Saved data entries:
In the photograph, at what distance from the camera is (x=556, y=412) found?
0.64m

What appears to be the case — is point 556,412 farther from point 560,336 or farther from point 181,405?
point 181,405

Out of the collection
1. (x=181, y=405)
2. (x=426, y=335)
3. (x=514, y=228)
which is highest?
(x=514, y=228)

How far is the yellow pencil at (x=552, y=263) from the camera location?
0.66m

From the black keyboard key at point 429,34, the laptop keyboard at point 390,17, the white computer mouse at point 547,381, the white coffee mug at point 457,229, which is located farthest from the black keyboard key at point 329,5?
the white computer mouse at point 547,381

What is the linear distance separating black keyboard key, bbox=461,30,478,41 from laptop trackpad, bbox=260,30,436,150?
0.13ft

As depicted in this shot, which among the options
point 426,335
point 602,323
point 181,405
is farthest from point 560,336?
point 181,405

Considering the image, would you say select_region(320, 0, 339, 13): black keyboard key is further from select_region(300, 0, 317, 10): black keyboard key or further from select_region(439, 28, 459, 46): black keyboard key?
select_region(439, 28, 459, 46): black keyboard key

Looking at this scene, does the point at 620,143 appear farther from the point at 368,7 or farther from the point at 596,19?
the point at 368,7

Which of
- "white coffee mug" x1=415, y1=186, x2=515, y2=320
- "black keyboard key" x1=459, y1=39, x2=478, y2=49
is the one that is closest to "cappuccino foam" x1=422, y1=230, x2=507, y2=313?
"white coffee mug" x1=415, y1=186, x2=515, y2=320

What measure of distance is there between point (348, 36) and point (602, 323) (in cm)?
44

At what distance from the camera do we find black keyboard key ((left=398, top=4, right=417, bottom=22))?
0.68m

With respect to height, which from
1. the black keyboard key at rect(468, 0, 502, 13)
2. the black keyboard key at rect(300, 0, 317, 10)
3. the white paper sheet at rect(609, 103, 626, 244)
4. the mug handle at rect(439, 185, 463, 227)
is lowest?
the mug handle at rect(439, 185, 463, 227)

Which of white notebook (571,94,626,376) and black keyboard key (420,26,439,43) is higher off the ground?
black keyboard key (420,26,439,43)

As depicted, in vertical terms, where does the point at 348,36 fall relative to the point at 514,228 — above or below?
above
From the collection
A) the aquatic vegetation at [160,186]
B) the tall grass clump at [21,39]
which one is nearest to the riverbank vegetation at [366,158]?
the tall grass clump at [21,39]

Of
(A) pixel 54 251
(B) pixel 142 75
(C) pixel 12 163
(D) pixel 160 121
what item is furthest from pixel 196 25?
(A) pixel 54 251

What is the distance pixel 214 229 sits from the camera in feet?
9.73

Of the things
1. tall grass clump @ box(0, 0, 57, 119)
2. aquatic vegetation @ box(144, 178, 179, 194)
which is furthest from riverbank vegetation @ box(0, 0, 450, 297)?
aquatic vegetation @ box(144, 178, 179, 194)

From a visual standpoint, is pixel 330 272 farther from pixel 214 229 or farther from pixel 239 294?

Your objective:
Write out all the lines again, swapping "camera" for "viewer" wherever it appears and keeping everything else the same.

Full output:
In the photograph, at what distance from the viewer is (x=556, y=412) found?
0.64m

What appears to be the case — is point 556,412 farther from point 560,336 or farther from point 181,405?
point 181,405

Out of the collection
1. (x=181, y=405)
2. (x=426, y=335)
3. (x=514, y=228)
which is highest?
(x=514, y=228)

How far is the yellow pencil at (x=552, y=263) from the viewer location?
0.66m

From the black keyboard key at point 429,34, the laptop keyboard at point 390,17, the white computer mouse at point 547,381, the white coffee mug at point 457,229, which is located farthest from the black keyboard key at point 329,5?
the white computer mouse at point 547,381

What is the linear distance separating black keyboard key, bbox=461,30,478,41 from laptop trackpad, bbox=260,30,436,150?
0.13ft

As depicted in this shot, which among the options
point 426,335
point 602,323
point 181,405
is farthest from point 560,336?
point 181,405

Considering the image, would you say select_region(320, 0, 339, 13): black keyboard key is further from select_region(300, 0, 317, 10): black keyboard key or further from select_region(439, 28, 459, 46): black keyboard key?
select_region(439, 28, 459, 46): black keyboard key

Looking at this scene, does the point at 620,143 appear farther from the point at 368,7 or farther from the point at 596,19?
the point at 368,7

Which of
- "white coffee mug" x1=415, y1=186, x2=515, y2=320
- "black keyboard key" x1=459, y1=39, x2=478, y2=49
is the one that is closest to "cappuccino foam" x1=422, y1=230, x2=507, y2=313?
"white coffee mug" x1=415, y1=186, x2=515, y2=320

What measure of distance is there between point (348, 36) and point (602, 323) (in cm)?
44

At what distance from the viewer do we find black keyboard key ((left=398, top=4, right=417, bottom=22))?
0.68m

With respect to height, which from
1. the black keyboard key at rect(468, 0, 502, 13)
2. the black keyboard key at rect(300, 0, 317, 10)
3. the white paper sheet at rect(609, 103, 626, 244)
4. the mug handle at rect(439, 185, 463, 227)
is lowest?
the mug handle at rect(439, 185, 463, 227)

Which of white notebook (571,94,626,376) and black keyboard key (420,26,439,43) is higher off the ground?
black keyboard key (420,26,439,43)

As depicted, in vertical terms, where does the point at 348,36 fall relative to the point at 514,228 — above or below?
above
From the collection
A) the aquatic vegetation at [160,186]
B) the tall grass clump at [21,39]
which one is nearest to the riverbank vegetation at [366,158]?
the tall grass clump at [21,39]

Of
(A) pixel 54 251
(B) pixel 142 75
(C) pixel 12 163
(D) pixel 160 121
what item is furthest from pixel 196 25?
(A) pixel 54 251

What is the distance pixel 214 229 sits from the viewer in feet?
9.73

Of the things
1. tall grass clump @ box(0, 0, 57, 119)
2. aquatic vegetation @ box(144, 178, 179, 194)
which is furthest from riverbank vegetation @ box(0, 0, 450, 297)?
aquatic vegetation @ box(144, 178, 179, 194)

From a visual standpoint, is pixel 330 272 farther from pixel 214 229 or farther from pixel 239 294?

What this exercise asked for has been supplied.